PASSAGE SHOWN:
# Think adding silica to M&P base will help w/suspension



## jblaney (Jun 5, 2013)

Ok, so this is my dilemma--I want to use a suspension base that is natural like the SFIC bases, but they don't make one.   In fact, I can't find any suspension bases that don't have a bunch of ingredients I don't want in my soap.   

I read that silica is the main ingredient that creates the suspension.  This was from Stephenson M&P base:

The key ingredient in the Suspending melt and pour soap base is silica.  Silica creates a suspending matrix within the formulation, but that very  property can also be apt to trap in more air and create a cloudy  effect. 

So I'm thinking of purchasing some silica, either gel or powder, and adding to my base.  Has anyone tried this or worked with silica before.   Any pointers would be appreciated.  I know this is a long shot, but I thought I would ask.


----------



## lsg (Jun 28, 2013)

No, I haven't tried using silica.  I have read that letting the base start to thicken a little before adding objects will help with susupension.


----------



## froggybean37 (Jul 9, 2013)

I'm with LSG! Whenever I've wanted to suspend anything I just stir until it cools considerably - you know it's ready when whatever you're wanting to suspend stops sinking to the bottom of your container in between stirs (it may start getting a bit congealed around the edges). I have never heard of adding silica, personally. Hopefully someone else knows...


----------

MATERIAL SHOWN:
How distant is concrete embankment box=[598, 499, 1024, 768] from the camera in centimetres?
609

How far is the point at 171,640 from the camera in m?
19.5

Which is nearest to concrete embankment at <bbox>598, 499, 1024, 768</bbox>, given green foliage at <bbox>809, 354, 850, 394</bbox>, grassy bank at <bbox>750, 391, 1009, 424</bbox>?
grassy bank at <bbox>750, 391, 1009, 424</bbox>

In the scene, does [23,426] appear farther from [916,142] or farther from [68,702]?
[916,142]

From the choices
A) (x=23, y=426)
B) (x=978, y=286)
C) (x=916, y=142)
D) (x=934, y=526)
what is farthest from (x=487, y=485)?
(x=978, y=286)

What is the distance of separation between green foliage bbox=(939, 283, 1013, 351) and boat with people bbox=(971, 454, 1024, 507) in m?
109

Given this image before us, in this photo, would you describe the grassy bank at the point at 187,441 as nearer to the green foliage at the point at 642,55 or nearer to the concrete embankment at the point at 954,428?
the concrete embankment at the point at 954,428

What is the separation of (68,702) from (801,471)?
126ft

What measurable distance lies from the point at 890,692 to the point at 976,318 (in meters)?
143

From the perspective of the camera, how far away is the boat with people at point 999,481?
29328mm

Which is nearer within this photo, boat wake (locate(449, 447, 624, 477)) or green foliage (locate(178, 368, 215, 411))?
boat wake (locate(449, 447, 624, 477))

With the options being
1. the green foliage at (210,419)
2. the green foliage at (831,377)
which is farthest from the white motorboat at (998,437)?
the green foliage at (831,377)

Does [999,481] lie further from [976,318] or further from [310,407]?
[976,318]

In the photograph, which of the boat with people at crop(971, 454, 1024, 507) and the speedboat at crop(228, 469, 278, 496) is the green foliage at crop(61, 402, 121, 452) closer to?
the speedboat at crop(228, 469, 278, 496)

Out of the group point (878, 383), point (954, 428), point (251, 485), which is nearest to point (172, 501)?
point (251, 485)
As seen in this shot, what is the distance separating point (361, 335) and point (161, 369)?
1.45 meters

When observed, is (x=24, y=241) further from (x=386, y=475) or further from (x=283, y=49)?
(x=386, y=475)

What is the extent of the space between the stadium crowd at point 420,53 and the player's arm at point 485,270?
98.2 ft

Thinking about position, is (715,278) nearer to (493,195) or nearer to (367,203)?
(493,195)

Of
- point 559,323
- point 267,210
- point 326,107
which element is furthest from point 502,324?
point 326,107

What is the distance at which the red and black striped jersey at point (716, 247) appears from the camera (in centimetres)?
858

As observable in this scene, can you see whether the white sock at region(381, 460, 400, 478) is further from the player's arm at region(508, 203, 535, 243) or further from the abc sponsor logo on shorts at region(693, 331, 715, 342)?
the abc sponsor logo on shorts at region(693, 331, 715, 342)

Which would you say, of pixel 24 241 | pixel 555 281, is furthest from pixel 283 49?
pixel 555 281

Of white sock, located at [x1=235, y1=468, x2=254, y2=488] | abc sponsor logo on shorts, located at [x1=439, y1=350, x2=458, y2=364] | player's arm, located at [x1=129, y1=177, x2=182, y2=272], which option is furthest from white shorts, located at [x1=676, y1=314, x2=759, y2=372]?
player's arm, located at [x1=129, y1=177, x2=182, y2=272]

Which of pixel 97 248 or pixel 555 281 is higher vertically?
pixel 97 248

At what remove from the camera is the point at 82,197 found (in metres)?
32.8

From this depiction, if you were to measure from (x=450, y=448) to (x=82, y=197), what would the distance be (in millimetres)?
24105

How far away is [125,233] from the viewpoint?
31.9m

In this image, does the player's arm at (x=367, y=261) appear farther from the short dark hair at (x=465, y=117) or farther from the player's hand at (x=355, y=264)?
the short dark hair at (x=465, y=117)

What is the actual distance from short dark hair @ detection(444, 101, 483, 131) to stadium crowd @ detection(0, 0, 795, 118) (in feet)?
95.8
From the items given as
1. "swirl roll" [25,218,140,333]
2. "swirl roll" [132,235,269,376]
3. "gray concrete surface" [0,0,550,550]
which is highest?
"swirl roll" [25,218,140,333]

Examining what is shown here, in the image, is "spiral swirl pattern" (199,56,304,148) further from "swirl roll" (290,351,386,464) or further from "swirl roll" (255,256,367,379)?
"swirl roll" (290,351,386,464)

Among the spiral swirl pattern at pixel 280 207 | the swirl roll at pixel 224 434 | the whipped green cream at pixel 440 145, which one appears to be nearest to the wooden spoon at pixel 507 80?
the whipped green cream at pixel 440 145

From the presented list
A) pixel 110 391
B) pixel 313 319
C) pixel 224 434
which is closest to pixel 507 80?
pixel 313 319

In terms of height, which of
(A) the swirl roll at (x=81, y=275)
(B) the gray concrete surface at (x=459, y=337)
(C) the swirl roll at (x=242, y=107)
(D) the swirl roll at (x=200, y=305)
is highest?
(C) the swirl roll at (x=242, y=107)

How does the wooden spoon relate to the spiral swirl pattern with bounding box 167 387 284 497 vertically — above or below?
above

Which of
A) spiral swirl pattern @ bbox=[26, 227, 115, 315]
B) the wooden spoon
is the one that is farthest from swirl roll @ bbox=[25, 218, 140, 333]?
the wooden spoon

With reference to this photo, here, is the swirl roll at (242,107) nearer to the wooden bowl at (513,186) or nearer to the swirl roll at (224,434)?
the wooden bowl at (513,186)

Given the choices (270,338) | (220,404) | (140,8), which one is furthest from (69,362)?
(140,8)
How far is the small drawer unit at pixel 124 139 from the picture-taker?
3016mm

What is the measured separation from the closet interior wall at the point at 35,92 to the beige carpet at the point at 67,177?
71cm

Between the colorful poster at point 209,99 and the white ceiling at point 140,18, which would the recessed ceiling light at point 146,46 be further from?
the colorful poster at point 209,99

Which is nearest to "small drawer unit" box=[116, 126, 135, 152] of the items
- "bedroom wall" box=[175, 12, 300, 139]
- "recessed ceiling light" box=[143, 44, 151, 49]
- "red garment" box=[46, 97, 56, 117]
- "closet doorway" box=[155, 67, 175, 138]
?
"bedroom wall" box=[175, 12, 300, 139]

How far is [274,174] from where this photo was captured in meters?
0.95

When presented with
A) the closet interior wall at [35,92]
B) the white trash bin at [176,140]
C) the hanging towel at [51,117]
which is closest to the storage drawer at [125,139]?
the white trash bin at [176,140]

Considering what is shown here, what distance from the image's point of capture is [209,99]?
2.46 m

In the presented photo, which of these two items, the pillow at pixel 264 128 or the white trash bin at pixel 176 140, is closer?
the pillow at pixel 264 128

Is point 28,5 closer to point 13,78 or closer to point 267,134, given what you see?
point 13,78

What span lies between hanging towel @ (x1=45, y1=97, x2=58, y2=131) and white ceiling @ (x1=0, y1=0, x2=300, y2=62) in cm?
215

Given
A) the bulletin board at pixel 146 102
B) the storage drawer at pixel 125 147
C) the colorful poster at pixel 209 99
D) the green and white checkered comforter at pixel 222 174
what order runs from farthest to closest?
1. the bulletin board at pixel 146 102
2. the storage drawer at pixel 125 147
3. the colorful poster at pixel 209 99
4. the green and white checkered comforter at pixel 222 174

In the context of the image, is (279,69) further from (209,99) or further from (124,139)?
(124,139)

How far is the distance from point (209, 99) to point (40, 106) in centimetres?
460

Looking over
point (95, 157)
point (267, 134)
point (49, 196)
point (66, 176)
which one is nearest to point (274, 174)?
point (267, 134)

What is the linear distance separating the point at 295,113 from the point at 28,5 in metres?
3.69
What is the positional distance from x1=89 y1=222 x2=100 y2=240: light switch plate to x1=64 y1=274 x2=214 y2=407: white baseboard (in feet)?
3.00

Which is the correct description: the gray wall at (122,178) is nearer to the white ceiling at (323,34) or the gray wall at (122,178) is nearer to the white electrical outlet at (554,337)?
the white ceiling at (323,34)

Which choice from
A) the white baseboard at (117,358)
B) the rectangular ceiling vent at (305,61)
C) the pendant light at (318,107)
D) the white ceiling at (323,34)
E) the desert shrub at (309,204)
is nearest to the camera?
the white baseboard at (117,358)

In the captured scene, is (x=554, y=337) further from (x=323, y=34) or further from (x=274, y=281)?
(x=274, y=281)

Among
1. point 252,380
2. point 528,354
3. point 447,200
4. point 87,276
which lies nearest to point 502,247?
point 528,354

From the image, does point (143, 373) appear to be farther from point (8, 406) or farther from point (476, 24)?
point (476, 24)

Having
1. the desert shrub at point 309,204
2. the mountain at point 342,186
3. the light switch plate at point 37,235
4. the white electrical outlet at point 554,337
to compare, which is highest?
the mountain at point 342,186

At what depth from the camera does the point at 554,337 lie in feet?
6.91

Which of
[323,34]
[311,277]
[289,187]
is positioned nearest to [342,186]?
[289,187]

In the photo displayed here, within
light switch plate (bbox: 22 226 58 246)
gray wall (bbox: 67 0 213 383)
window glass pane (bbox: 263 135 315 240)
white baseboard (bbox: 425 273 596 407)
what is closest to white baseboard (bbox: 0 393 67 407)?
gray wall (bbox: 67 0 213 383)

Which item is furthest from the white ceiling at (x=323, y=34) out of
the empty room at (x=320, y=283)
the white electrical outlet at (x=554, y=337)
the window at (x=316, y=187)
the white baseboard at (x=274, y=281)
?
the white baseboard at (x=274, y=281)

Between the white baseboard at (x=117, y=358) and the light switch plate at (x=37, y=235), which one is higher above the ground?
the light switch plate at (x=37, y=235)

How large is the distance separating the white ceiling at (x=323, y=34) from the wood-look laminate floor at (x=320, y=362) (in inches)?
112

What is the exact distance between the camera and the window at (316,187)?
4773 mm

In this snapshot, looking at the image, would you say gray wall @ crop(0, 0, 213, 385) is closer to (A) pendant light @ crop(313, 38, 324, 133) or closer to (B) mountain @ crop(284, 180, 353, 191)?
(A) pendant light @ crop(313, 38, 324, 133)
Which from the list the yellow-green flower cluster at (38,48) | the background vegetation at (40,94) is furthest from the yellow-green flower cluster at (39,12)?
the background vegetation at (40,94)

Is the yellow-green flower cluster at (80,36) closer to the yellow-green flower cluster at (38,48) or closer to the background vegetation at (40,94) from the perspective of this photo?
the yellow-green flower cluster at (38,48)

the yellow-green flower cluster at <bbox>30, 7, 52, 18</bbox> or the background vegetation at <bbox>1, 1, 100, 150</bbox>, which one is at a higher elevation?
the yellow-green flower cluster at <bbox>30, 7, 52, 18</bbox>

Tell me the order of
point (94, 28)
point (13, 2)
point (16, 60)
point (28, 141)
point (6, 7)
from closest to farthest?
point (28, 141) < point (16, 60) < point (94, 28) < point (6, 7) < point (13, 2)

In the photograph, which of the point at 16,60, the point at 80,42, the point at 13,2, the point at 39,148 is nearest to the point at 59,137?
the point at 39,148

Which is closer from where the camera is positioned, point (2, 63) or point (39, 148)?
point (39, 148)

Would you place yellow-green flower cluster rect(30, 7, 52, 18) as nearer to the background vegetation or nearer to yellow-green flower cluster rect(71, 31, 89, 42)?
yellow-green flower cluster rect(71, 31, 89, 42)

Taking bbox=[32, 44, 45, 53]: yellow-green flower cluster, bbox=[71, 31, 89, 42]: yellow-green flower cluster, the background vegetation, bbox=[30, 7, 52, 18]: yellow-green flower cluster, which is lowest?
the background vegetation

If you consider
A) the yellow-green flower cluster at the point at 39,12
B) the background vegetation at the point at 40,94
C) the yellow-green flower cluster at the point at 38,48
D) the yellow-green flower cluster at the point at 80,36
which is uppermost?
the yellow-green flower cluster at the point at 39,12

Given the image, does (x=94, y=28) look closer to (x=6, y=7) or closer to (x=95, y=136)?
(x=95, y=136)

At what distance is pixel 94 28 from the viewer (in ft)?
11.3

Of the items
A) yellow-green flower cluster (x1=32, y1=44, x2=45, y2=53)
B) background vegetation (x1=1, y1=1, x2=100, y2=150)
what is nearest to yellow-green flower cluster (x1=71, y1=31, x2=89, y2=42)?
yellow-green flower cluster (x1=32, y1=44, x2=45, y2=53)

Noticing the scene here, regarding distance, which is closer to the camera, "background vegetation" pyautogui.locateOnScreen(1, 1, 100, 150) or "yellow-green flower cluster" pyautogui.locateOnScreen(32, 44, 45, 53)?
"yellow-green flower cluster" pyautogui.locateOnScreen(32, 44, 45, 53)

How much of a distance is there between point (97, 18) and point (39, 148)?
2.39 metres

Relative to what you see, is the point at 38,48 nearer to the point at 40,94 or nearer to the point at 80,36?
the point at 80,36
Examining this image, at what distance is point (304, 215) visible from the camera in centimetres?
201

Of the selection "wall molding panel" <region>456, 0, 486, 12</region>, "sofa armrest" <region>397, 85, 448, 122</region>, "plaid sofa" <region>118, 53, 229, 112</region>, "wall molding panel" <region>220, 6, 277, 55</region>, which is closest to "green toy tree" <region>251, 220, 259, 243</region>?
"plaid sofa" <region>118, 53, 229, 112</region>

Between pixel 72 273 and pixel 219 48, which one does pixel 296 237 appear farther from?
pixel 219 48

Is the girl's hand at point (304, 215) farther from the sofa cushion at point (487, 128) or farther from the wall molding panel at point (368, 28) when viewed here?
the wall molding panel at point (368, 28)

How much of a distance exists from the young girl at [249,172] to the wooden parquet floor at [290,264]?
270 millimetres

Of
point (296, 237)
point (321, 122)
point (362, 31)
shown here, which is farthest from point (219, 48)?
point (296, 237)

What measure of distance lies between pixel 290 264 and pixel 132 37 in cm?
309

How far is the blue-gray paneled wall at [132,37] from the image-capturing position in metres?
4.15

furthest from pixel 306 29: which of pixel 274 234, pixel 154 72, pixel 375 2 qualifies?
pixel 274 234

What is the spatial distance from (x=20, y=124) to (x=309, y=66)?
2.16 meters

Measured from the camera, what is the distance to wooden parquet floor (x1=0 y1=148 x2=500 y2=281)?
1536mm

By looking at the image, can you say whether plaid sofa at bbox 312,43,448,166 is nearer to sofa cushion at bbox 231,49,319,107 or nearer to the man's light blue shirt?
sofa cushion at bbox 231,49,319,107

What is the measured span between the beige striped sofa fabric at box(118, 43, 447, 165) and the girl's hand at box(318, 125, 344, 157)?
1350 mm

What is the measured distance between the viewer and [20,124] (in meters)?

PROMPT: In the thread on suspension in melt-and-pour soap base, rewrite everything from "No, I haven't" down to "(Jul 9, 2013)", putting "embeds" where "objects" appears.

RESULT FOR THIS TASK:
No, I haven't tried using silica.  I have read that letting the base start to thicken a little before adding embeds will help with susupension.


----------



## froggybean37 (Jul 9, 2013)